To paraphrase Chris Christie, "Anyone who is unwilling to say that the forum post that precedes this forum post is unfit, is unfit themselves."

"We now return you to your regular programming."

[This message has been edited by rinselberg (edited 01-18-2024).]

82-T/A [At Work] JAN 18, 08:03 AM

quote
Originally posted by BingB:

Not even close to true

By 1990 almost half of the former slave states (6 of 13) had Republican Governors.

By 1995 a majority of the former slave states (8 of 13) had a Republican Governor.




Again, you are misrepresenting facts.

What I might do... is screen shot the List of governors (with the color) from all the states, and put it in a large infographic, and then label the decade, so you can see that it says exactly what I'm saying. As I keep pressing you on this, you continue to come further and further into my favor... now you're saying "half" of the former slave states had a Republican governor by 1990... and then you say by 1995, a majority of the former slave states had a Republican governor. Good.. so you're starting to see that this transition occured much later than "right after the civil rights act" as Democrats portray.

Even for those states where you say half of them had a Republican governor. For almost all of those, they were replaced with a Democrat governor again... and you see that it was a slow transition. SOLID wall of blue Governors, then a sprinkling of red in the 90s as it begins to turn from the mid 1990s through the mid 2000s.
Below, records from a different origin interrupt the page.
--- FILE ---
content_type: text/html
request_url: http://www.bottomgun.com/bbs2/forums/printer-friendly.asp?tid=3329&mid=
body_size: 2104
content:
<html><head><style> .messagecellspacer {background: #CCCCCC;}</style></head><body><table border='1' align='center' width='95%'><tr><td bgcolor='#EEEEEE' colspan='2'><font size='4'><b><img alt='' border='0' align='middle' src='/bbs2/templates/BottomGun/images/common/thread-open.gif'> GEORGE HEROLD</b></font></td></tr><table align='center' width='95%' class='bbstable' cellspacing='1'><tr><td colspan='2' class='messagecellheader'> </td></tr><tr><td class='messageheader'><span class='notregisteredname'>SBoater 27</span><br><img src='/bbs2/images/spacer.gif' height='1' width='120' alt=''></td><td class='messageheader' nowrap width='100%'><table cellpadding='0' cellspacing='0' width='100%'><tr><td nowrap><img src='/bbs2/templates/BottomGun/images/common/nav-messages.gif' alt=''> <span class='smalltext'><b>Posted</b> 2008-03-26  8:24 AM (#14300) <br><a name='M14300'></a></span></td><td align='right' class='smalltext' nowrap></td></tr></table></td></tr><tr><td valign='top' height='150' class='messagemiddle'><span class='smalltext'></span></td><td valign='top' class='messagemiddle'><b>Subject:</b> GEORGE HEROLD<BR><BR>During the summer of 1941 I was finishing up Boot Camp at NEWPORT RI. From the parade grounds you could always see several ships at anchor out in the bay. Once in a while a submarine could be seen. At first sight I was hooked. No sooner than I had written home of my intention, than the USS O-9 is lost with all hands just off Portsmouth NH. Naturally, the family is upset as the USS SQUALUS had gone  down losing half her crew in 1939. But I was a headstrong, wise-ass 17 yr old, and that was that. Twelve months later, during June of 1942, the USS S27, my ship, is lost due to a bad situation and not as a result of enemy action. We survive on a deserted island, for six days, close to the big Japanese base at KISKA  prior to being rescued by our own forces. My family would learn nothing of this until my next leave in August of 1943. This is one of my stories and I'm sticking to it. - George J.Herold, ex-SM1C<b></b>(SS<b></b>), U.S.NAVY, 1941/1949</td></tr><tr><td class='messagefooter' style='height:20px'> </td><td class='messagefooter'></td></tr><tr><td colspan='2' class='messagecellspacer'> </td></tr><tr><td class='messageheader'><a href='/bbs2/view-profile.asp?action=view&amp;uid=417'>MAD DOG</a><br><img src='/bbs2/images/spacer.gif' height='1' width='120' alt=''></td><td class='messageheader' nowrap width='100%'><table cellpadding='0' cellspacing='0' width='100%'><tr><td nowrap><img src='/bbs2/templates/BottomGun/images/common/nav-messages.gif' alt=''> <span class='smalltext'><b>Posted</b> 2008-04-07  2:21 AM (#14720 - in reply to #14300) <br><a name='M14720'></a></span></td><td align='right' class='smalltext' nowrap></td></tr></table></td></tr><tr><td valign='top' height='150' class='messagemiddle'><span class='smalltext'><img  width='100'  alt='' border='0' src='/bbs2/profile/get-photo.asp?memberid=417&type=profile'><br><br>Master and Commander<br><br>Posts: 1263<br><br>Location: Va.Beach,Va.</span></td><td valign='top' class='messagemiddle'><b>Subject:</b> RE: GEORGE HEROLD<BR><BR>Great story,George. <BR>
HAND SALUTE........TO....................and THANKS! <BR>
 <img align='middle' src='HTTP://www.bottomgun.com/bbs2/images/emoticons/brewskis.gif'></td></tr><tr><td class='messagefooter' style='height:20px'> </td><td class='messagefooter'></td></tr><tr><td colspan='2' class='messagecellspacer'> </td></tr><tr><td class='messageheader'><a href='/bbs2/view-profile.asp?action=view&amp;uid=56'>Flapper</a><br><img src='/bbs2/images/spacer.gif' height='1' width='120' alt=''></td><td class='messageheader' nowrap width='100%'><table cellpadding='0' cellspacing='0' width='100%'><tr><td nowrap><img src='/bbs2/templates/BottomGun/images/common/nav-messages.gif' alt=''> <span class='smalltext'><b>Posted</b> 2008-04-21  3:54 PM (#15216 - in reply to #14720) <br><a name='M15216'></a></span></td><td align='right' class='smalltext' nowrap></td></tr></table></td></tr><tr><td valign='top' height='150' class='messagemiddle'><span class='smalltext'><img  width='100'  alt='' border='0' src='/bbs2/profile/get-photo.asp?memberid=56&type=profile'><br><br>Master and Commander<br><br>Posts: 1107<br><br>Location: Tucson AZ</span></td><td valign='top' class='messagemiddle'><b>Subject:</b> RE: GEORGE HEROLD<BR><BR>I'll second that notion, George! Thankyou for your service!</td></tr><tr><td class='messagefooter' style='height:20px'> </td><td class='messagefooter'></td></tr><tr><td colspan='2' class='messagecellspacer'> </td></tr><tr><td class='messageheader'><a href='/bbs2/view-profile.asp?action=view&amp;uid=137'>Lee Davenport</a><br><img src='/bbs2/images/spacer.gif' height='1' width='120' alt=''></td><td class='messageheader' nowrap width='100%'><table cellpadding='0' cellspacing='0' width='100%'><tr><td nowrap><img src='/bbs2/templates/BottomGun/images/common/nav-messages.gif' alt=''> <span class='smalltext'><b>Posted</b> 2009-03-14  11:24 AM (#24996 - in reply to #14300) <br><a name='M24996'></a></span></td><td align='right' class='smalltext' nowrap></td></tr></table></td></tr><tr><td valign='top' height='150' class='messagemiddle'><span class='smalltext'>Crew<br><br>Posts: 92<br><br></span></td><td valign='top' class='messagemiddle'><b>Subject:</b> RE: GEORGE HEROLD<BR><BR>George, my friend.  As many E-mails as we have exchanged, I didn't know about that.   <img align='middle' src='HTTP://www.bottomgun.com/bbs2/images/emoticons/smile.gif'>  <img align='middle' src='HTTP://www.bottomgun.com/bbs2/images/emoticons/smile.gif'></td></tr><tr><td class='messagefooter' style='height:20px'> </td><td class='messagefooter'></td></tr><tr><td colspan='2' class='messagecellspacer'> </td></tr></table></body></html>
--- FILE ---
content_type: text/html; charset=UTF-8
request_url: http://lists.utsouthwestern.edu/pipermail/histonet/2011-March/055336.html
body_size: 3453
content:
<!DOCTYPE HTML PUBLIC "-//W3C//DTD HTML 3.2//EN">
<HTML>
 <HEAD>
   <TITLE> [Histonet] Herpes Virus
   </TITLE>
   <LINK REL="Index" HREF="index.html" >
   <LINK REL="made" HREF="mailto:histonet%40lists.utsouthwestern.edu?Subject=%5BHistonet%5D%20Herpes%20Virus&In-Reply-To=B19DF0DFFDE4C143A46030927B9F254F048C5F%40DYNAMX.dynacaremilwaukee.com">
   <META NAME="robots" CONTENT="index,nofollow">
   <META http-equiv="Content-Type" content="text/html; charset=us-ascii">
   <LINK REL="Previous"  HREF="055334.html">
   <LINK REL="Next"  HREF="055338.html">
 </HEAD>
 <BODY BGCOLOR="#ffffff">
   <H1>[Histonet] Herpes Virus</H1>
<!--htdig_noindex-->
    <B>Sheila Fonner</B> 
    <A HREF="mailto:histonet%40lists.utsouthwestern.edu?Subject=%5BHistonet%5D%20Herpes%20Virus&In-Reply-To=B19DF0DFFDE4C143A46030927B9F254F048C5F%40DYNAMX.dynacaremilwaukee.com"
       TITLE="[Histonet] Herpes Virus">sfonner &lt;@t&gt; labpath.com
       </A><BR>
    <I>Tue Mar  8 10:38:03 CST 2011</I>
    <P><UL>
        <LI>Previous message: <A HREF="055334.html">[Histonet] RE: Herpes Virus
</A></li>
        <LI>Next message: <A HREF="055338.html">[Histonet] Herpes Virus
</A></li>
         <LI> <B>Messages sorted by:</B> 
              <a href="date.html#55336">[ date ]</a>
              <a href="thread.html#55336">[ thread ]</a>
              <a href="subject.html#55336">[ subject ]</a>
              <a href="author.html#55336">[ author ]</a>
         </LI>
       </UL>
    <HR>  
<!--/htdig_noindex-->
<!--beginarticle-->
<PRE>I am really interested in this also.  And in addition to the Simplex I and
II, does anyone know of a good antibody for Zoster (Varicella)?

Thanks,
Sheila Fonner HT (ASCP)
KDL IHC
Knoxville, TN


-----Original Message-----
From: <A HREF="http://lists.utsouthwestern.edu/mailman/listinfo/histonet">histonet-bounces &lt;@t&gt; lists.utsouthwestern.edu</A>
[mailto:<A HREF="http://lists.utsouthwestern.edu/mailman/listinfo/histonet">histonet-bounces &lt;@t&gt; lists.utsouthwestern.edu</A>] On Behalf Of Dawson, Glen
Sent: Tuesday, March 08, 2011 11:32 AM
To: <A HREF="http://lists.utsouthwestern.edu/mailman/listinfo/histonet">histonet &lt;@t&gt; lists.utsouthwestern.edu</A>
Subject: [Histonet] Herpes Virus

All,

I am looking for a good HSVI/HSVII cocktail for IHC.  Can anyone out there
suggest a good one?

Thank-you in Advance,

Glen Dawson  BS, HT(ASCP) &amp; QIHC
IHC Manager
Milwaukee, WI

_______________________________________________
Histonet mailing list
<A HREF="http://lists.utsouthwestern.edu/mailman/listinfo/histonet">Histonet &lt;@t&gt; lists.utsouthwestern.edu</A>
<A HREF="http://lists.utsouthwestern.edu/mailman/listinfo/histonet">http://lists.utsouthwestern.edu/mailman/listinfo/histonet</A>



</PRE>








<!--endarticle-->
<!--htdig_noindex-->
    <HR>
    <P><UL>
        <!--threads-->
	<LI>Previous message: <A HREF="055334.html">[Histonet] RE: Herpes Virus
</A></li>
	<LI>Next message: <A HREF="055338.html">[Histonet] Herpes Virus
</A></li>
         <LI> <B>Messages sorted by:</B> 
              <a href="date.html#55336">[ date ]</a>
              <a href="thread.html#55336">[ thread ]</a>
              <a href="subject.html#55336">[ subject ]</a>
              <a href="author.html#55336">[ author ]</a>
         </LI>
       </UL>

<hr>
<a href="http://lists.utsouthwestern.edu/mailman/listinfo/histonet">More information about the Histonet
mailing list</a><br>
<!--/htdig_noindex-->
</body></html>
Once again, I encourage everyone to go to these links and look at each one of those states. You'll see that the states remained solid Democrat for decades after the civil rights act was passed.
rinselberg JAN 18, 09:03 AM

quote
Originally posted by 82-T/A [At Work]:

Again, you [BingB] are misrepresenting facts.

What I might do... is screen shot the List of governors (with the color) from all the states, and put it in a large infographic, and then label the decade, so you can see that it says exactly what I'm saying. As I keep pressing you on this, you continue to come further and further into my favor... now you're saying "half" of the former slave states had a Republican governor by 1990... and then you say by 1995, a majority of the former slave states had a Republican governor. Good.. so you're starting to see that this transition occured much later than "right after the civil rights act" as Democrats portray.

Even for those states where you say half of them had a Republican governor. For almost all of those, they were replaced with a Democrat governor again... and you see that it was a slow transition. SOLID wall of blue Governors, then a sprinkling of red in the 90s as it begins to turn from the mid 1990s through the mid 2000s. Once again, I encourage everyone to go to these links and look at each one of those states. You'll see that the states remained solid Democrat for decades after the civil rights act was passed.


Round and round and round this goes, but why does anyone think it's worth this much discussion?

This narrative from 82-T/A, about the South finishing its transition from Democrat to Republican or "blue to red," has reached its equilibrium in an almost entirely Republican or "red" South by—in 82-T/A's own words—"the mid 2000s." So... by 2005? That's almost 20 years ago. I don't think politics has that long of a "shelf life."

I think this is much ado about little, if not literally nothing.

[This message has been edited by rinselberg (edited 01-18-2024).]

williegoat JAN 18, 11:52 AM
It's like watching Chinese Checkers in heavy seas.